**PROBLEM DETAILS**
Retype the part of the letter on sets and categories that begins at the words "For me a category" and stops after "in the background.".

[FOM] Foundational Challenge

Louis H Kauffman kauffman at uic.edu
Wed Jan 22 02:30:47 EST 2020


Dear Patrick,
Thank you for your thoughtful letter.
I agree that “… this does not obviously mean that it is impossible to create one…”. 
For me a category is defined as a collection of morphisms and a collection of objects with axioms relating them.
The objects certainly do not have to be sets, but the collections are there, and I do not know how to even speak of a category without those collections in the background.
There is no question that the bottom line in some diagrammatic category (e.g. the Temperley Lieb Diagram Category) may be the structure of the diagrams and their compositions, and this
is conceptually prior to thinking of them either as point sets or graphs or looking at the collections of them. So conceptually one is not taking sets as prior but rather as descriptive and multiply so.
Not all ways of thinking of mathematics intuitively and conceptually begin or end with collections. And so we have the  "intertwining" of set theory and mathematical structures (whose concepts are wider
than a given set theoretic description). I like to start mathematical thoughts with images, geometrical diagrams, 
topological diagrams, visual associations made formal, certain distinctions … And once enough clarity has formed in such a domain, collections of entities emerge and we need to think set theoretically to continue to relate that locally grown mathematics with the rest of the world of study. Lets take a very simple example. Here is a category C with one object O and one non-identity morphism f:O——>O. Then we have the collection of all compositions {f,ff,ffff,…} and we will want to discuss whether this collection is finite or infinite. We have walked at once into considerations of elementary set theory on examining the nearly simplest category. Sets and Categories are indeed intertwined.

We would never have regarded topological spaces as morphisms in a monoidal category, as is part and parcel of TQFT and Quantum Topology, without a category theoretic point of view.

**STORED ROWS**
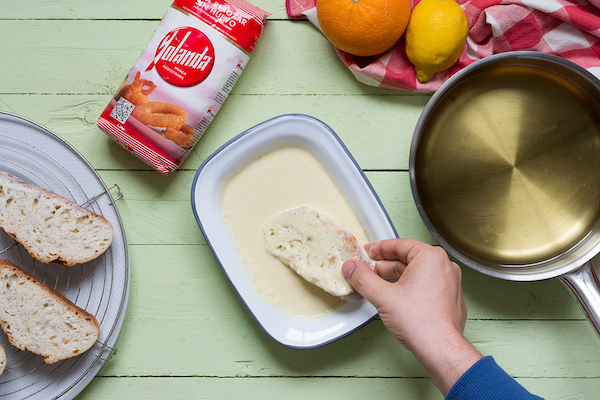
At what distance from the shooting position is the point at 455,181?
825mm

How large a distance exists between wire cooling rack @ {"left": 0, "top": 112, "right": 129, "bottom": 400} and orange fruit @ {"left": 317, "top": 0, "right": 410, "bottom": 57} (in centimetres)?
55

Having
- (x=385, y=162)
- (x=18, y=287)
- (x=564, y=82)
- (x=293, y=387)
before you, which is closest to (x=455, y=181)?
(x=385, y=162)

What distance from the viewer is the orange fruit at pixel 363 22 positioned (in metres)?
0.75

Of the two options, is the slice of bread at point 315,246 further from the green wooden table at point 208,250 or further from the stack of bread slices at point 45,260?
the stack of bread slices at point 45,260

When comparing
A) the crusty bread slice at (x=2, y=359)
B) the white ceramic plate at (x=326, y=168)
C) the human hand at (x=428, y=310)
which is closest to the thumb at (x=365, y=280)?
the human hand at (x=428, y=310)

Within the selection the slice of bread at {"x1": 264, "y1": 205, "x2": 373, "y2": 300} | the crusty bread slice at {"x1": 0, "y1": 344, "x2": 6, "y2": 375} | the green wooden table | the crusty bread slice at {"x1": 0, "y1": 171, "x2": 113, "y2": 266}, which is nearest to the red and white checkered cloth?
the green wooden table

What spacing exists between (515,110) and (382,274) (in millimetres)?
422

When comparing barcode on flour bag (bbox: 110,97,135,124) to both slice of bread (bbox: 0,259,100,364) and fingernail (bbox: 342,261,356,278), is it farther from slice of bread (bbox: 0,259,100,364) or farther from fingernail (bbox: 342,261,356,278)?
fingernail (bbox: 342,261,356,278)

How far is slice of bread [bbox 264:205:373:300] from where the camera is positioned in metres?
0.81

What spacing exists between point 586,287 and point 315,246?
50 cm

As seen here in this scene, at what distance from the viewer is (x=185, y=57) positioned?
2.60 feet

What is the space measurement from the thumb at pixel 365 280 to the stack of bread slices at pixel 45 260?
48 centimetres

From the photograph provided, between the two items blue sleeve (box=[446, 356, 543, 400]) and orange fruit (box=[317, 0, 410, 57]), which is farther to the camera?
orange fruit (box=[317, 0, 410, 57])

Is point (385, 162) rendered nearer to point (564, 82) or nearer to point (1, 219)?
point (564, 82)
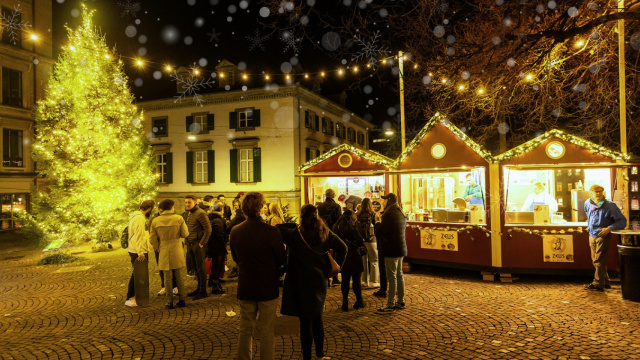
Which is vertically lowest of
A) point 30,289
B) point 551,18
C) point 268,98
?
point 30,289

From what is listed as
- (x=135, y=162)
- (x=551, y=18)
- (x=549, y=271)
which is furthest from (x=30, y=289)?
(x=551, y=18)

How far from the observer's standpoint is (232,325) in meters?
5.72

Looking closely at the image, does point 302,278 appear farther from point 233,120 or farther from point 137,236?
point 233,120

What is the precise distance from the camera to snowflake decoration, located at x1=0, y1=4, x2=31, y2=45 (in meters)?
19.0

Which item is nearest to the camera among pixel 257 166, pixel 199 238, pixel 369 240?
pixel 199 238

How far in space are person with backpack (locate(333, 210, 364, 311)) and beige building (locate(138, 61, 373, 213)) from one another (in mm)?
17560

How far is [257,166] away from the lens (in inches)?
965

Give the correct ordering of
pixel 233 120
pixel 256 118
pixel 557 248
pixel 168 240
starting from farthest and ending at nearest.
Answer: pixel 233 120
pixel 256 118
pixel 557 248
pixel 168 240

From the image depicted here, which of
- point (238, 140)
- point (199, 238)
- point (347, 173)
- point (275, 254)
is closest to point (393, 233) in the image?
point (275, 254)

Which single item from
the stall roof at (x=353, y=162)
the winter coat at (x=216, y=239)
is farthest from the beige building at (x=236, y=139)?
the winter coat at (x=216, y=239)

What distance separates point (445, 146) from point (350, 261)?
464 centimetres

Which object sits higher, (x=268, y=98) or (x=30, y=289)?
(x=268, y=98)

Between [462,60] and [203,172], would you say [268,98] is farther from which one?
[462,60]

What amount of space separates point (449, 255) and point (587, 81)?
629cm
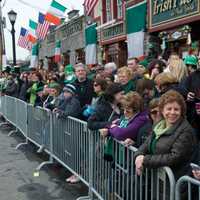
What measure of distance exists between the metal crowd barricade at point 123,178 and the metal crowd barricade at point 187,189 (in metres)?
0.06

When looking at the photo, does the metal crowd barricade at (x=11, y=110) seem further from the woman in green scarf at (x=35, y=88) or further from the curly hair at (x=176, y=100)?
the curly hair at (x=176, y=100)

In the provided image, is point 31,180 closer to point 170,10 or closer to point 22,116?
point 22,116

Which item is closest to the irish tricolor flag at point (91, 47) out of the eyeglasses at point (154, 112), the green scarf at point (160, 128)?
the eyeglasses at point (154, 112)

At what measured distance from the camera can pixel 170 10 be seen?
12867mm

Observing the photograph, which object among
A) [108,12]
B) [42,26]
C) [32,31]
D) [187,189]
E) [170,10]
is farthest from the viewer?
[32,31]

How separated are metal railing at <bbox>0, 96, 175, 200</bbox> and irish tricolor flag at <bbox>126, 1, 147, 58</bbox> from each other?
3.80m

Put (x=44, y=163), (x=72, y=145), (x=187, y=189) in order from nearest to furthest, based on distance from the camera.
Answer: (x=187, y=189), (x=72, y=145), (x=44, y=163)

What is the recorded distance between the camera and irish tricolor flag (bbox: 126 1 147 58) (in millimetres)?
11883

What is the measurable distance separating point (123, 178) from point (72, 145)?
2.08 metres

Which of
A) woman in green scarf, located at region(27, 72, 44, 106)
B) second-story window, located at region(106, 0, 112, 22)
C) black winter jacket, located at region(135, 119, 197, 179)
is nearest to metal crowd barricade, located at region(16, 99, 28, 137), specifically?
woman in green scarf, located at region(27, 72, 44, 106)

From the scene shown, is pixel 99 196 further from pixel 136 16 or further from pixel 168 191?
pixel 136 16

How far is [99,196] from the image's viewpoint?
17.7ft

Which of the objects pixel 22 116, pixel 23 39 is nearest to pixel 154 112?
pixel 22 116

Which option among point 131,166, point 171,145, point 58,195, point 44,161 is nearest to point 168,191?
point 171,145
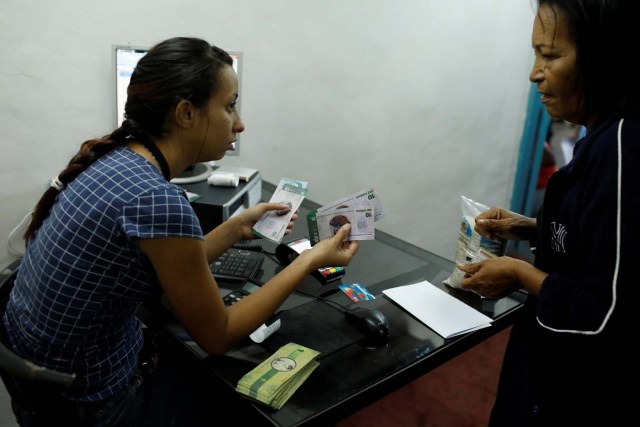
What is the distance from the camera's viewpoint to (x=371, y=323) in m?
1.09

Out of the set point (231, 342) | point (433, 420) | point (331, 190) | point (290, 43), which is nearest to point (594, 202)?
point (231, 342)

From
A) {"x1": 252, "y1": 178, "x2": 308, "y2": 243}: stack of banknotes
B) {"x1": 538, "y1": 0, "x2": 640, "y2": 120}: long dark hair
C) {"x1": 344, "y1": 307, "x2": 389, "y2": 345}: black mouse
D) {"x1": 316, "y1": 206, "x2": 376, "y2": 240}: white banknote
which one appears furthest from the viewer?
{"x1": 252, "y1": 178, "x2": 308, "y2": 243}: stack of banknotes

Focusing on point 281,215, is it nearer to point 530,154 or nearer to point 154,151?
point 154,151

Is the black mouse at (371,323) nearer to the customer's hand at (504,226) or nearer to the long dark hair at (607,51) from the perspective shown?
the customer's hand at (504,226)

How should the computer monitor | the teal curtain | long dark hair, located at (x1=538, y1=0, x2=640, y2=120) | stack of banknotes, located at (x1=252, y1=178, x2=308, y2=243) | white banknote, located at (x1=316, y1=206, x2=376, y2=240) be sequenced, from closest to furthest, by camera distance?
1. long dark hair, located at (x1=538, y1=0, x2=640, y2=120)
2. white banknote, located at (x1=316, y1=206, x2=376, y2=240)
3. stack of banknotes, located at (x1=252, y1=178, x2=308, y2=243)
4. the computer monitor
5. the teal curtain

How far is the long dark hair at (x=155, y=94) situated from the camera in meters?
0.98

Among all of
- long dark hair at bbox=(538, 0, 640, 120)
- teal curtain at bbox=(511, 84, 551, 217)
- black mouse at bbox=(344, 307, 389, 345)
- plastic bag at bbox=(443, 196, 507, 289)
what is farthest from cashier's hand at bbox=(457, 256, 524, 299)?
teal curtain at bbox=(511, 84, 551, 217)

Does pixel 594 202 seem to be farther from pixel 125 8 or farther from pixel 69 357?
pixel 125 8

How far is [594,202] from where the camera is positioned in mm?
806

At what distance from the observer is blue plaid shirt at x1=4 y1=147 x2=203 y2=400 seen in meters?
0.87

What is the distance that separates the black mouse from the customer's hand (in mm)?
340

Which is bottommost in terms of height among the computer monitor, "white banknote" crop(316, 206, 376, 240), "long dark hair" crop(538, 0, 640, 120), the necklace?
"white banknote" crop(316, 206, 376, 240)

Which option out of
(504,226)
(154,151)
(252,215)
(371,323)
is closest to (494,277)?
(504,226)

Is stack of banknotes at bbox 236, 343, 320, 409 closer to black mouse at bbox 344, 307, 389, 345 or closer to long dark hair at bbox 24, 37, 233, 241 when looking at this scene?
black mouse at bbox 344, 307, 389, 345
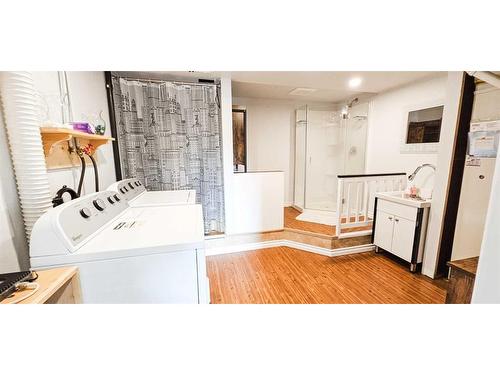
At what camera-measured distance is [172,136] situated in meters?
2.34

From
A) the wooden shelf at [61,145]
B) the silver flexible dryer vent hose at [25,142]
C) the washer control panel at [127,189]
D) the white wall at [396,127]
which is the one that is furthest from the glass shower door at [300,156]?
the silver flexible dryer vent hose at [25,142]

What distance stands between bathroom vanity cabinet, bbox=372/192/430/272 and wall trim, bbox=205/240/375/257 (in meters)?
0.25

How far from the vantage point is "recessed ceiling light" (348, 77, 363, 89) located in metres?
2.55

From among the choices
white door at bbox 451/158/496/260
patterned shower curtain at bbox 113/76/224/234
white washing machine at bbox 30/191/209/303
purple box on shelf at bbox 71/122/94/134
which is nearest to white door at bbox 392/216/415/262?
white door at bbox 451/158/496/260

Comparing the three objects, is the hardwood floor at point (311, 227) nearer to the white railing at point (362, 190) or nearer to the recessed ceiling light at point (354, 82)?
the white railing at point (362, 190)

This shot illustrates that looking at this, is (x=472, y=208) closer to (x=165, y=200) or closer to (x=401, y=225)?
(x=401, y=225)

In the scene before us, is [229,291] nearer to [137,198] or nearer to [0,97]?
[137,198]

**FULL ANSWER**
For me a category is defined as a collection of morphisms and a collection of objects with axioms relating them.
The objects certainly do not have to be sets, but the collections are there, and I do not know how to even speak of a category without those collections in the background.